Statistical evaluation of technology is nothing new – but the level of autonomy that AI models seek is. How can the statistical professions adapt to a world powered by AI? Here’s why 2026 could be the year of the AI phronestician…

 

Data scientists and statisticians are no longer needed. The sexiest job of the 21st century is out and all you need is an API key to have your own 24-hour on-call data scientist.

Or so you may be led to believe by a recent Microsoft research paper that highlighted the top 40 jobs with a high “AI applicability score” (data scientist was 28th). How can data exploration, careful study design and statistical methods compete with an army of round-the-clock agents promising to obligingly take ideas to fruition in a matter of hours for a few dollars?

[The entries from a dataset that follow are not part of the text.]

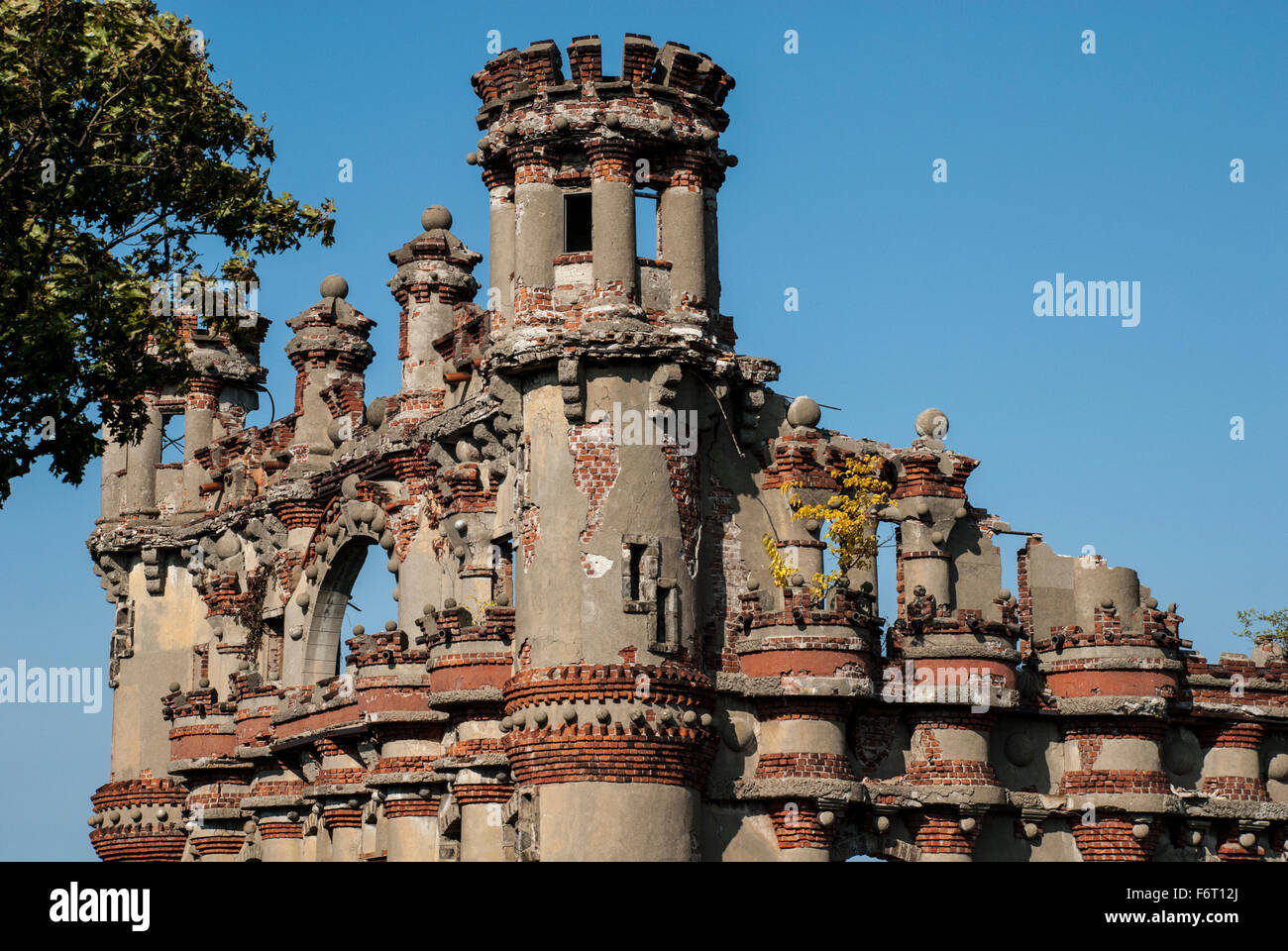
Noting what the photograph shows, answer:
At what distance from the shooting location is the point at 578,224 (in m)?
35.5

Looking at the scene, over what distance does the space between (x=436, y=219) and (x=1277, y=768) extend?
17711 millimetres

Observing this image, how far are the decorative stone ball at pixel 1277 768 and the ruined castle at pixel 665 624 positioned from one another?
7cm

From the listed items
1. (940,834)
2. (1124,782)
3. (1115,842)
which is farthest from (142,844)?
(1124,782)

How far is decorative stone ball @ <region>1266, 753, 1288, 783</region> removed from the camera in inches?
1443

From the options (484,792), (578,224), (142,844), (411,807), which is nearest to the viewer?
(484,792)

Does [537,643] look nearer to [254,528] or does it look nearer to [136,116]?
[136,116]

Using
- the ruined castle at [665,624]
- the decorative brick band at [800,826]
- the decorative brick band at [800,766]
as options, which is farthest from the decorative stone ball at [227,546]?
the decorative brick band at [800,826]

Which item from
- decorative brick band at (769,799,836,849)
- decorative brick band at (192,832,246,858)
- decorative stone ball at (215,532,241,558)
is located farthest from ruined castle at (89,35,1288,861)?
decorative stone ball at (215,532,241,558)

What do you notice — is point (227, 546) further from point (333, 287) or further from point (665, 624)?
point (665, 624)

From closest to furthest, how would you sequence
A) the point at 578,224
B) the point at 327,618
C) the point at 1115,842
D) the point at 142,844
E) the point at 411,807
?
1. the point at 1115,842
2. the point at 411,807
3. the point at 578,224
4. the point at 327,618
5. the point at 142,844

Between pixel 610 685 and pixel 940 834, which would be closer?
pixel 610 685

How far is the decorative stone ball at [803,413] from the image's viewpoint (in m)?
33.8
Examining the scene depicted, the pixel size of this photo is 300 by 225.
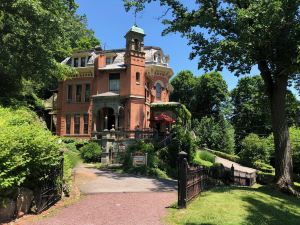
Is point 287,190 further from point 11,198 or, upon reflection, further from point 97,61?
point 97,61

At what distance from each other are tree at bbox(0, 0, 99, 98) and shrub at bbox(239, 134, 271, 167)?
28560mm

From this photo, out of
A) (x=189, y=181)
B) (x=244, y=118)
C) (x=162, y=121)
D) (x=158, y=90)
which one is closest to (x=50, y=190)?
(x=189, y=181)

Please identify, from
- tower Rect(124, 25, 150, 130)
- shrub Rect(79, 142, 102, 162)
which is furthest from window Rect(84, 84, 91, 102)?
shrub Rect(79, 142, 102, 162)

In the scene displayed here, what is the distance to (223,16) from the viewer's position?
770 inches

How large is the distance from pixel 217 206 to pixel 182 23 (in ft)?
37.9

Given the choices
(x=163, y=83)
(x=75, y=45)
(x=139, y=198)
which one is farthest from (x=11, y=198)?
(x=75, y=45)

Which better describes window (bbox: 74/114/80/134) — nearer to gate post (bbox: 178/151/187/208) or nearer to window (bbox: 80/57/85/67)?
window (bbox: 80/57/85/67)

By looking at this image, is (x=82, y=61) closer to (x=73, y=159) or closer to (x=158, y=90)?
(x=158, y=90)

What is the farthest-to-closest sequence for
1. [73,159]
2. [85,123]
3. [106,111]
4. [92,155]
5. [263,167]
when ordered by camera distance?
[263,167]
[85,123]
[106,111]
[92,155]
[73,159]

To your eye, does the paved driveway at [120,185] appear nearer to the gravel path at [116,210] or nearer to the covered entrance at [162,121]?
the gravel path at [116,210]

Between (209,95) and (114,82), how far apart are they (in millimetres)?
29489

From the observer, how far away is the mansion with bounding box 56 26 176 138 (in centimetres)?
3766

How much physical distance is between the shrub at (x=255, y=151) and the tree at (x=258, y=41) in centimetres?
2710

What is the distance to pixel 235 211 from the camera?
11102mm
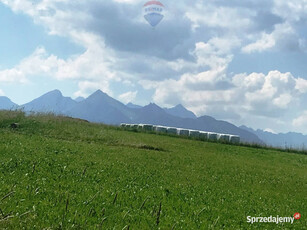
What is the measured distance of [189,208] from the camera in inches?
456

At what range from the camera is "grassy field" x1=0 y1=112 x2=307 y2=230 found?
30.1ft

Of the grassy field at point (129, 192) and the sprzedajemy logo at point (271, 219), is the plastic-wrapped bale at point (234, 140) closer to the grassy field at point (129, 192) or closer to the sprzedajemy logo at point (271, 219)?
the grassy field at point (129, 192)

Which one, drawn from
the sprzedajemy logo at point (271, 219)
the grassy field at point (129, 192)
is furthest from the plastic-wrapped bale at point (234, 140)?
the sprzedajemy logo at point (271, 219)

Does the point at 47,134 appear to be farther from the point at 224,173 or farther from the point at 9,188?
the point at 9,188

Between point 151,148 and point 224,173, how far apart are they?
37.0 feet

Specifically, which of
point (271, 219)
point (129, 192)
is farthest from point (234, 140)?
point (129, 192)

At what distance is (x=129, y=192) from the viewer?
505 inches

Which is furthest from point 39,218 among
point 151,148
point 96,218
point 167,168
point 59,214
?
point 151,148

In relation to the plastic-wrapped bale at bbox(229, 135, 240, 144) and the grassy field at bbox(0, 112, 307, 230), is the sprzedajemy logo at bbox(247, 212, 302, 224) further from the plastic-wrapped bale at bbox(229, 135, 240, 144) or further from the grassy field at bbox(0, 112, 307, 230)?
the plastic-wrapped bale at bbox(229, 135, 240, 144)

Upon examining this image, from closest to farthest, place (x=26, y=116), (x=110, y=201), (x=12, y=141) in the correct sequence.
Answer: (x=110, y=201)
(x=12, y=141)
(x=26, y=116)

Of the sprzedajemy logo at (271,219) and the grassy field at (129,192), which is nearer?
the grassy field at (129,192)

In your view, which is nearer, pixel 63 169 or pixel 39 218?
pixel 39 218

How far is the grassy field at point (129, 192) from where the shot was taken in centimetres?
917

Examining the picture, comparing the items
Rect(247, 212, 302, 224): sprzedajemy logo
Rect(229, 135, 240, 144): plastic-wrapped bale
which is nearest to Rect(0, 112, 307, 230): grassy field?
Rect(247, 212, 302, 224): sprzedajemy logo
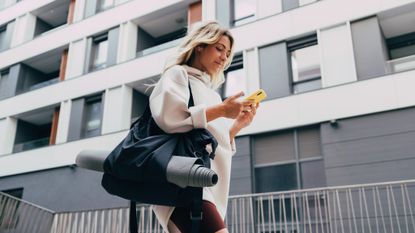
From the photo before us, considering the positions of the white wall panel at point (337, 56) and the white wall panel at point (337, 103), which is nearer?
the white wall panel at point (337, 103)

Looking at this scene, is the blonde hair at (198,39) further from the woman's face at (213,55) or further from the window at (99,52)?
the window at (99,52)

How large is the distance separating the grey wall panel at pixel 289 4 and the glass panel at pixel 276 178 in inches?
185

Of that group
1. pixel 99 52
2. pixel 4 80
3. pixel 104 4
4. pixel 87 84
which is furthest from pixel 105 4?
pixel 4 80

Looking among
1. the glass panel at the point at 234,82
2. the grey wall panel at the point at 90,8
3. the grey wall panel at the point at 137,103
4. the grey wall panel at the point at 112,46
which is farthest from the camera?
the grey wall panel at the point at 90,8

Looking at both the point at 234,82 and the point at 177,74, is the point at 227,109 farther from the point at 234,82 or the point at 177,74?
the point at 234,82

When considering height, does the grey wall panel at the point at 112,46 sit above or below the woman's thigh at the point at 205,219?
above

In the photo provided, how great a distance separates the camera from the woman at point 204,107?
4.42ft

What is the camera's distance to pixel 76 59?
16.4m

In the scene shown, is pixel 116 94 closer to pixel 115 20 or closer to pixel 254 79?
pixel 115 20

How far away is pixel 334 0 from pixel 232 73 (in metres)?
3.76

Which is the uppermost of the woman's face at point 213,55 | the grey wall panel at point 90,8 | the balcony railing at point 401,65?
the grey wall panel at point 90,8

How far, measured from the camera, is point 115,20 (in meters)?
15.9

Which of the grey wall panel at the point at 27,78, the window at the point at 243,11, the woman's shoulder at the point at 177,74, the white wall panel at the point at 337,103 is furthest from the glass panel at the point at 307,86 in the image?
the grey wall panel at the point at 27,78

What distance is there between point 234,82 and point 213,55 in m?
11.1
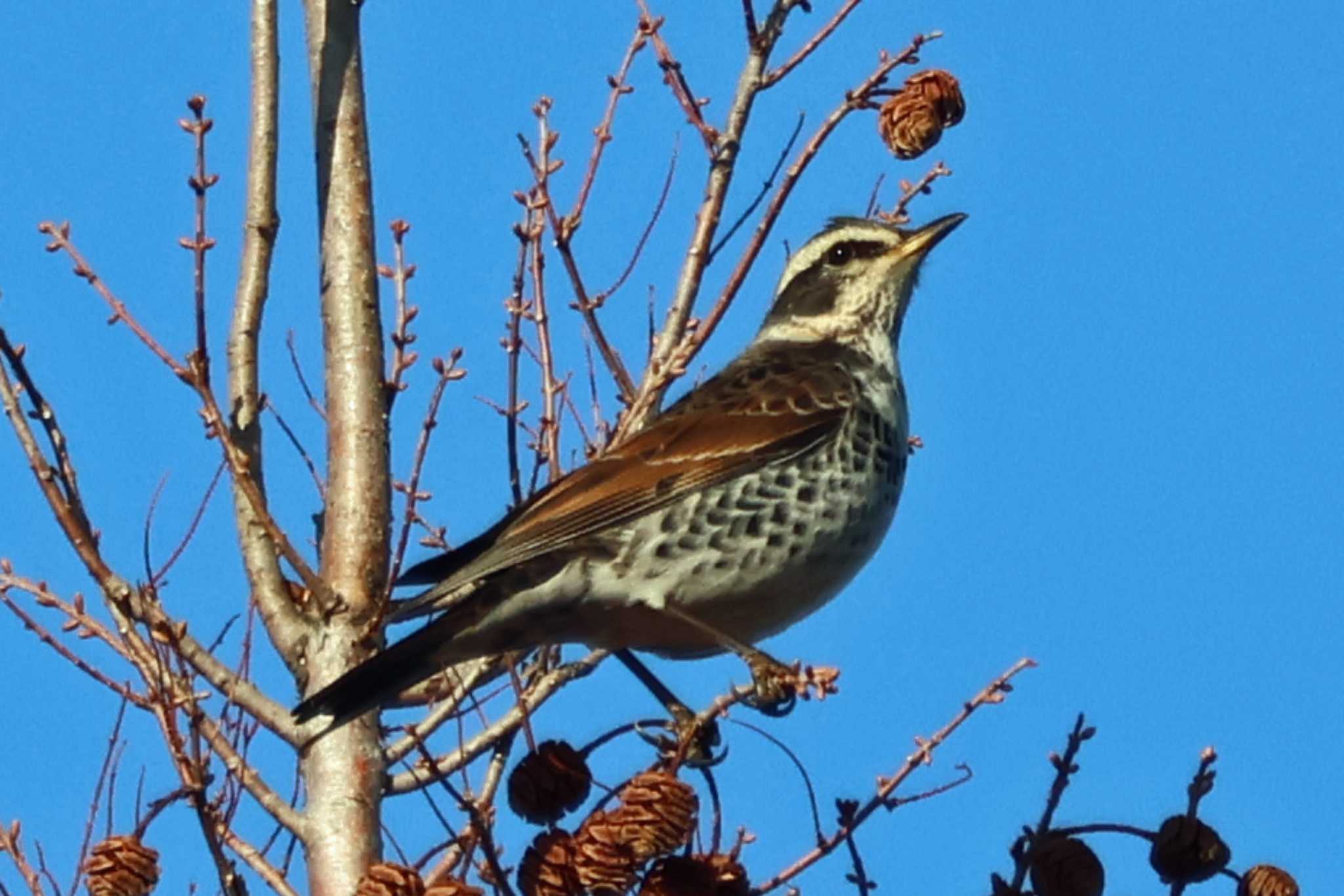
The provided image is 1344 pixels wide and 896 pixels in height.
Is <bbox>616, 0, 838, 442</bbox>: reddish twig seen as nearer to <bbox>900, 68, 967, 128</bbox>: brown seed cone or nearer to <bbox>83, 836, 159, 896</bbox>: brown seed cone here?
<bbox>900, 68, 967, 128</bbox>: brown seed cone

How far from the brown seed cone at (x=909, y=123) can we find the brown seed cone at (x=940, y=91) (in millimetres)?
14

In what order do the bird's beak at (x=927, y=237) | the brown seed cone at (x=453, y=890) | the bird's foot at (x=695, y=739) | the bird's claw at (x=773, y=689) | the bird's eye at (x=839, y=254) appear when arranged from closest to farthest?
the brown seed cone at (x=453, y=890), the bird's foot at (x=695, y=739), the bird's claw at (x=773, y=689), the bird's beak at (x=927, y=237), the bird's eye at (x=839, y=254)

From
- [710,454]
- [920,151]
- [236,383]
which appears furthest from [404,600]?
[920,151]

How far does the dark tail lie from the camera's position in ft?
19.4

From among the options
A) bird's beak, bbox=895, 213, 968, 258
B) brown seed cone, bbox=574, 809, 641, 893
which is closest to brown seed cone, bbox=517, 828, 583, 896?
brown seed cone, bbox=574, 809, 641, 893

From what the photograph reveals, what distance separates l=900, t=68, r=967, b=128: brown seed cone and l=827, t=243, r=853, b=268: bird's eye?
185cm

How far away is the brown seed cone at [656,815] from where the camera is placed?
473 cm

This is wonderful when there are minimal consequences for being wrong; an AI poem can’t hurt anyone (beyond the sensibilities of poetry critics), but an AI with responsibility for cancer diagnosis could have tragic impacts. In the race to keep up with the weekly releases of benchmark-beating LLMs, there is little space for the statistical calm needed to answer the question ‘Is AI making things better?’ As we begin to entrust AI with the autonomy to make consequential decisions, we are in critical need of a newly skilled profession devoted to evaluating models during development, validation and post-deployment.  Statisticians and data scientists are uniquely positioned to form the foundation of this new profession, and to challenge models that can look persuasively omniscient.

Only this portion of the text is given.